Applying this standard to the present case, it seems clear that the government's position can not be considered "substantially justified." The procedural errors committed by the district court — a failure to make findings and weigh evidence — are serious ones. Allegations of excess pain may be discredited only by specific findings, Bunnell v. Sullivan, 947 F.2d 341, 346 (9th Cir.1991), and a reviewing court should not be forced to speculate as to the grounds for an adjudicator's rejection of a claimant's allegations of disabling pain. Murray v. Heckler, 722 F.2d 499, 502 (9th Cir.1983). Indeed, "[t]he failure of ALJs to make [specific] findings in disability cases is among the principal causes of delay and uncertainty in this area of the law." Murray, 722 F.2d at 502, citing Chiappa v. Secretary of Dep't of HEW, 497 F.Supp. 356, 358 (S.D.N.Y.1980). While the government's defense on appeal of an ALJ's procedural error does not automatically require a finding that the government's position was not substantially justified, the defense of basic and fundamental errors such as the ones in the present case is difficult to justify.

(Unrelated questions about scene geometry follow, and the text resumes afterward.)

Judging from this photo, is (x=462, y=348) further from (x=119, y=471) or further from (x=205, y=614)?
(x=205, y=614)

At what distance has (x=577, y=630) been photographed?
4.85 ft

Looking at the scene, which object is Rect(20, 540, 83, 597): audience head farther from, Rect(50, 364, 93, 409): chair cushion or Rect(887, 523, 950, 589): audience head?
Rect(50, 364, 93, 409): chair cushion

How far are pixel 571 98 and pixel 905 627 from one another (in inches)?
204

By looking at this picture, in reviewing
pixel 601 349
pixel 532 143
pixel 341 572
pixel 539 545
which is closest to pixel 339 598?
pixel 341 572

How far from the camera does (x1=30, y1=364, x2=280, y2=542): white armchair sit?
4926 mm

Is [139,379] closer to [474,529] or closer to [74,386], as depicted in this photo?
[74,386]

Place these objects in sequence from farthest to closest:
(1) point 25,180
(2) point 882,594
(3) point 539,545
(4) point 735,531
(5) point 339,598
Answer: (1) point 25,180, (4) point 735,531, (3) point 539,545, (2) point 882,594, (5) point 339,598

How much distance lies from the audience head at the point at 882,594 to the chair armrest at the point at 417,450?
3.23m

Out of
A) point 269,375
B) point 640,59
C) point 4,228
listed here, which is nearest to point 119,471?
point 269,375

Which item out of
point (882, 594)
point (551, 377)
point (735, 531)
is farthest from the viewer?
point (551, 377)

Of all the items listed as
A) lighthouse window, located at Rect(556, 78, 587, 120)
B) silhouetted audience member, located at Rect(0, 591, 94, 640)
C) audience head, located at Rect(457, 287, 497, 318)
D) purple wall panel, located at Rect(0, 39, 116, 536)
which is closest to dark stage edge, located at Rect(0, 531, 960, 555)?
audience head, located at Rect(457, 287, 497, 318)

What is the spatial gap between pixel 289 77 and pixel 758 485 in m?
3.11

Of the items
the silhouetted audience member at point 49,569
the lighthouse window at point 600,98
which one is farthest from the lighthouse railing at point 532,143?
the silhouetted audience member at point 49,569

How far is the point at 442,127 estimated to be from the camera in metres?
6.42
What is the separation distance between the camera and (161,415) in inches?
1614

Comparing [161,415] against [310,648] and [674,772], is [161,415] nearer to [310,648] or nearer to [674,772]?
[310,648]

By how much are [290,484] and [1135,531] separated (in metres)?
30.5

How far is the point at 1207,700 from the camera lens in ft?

In such circumstances, an award of fees properly apportioned to pursuing the stages of the case in which in the government lacked substantial justification — in this instance, the original appeal of the ALJ's decision, the district court's consideration of the procedural errors and fee request on remand, and this appeal — are appropriate. See Flores, 49 F.3d at 566-71.
Therefore, we reverse and remand to the district court for consideration in accord with this opinion.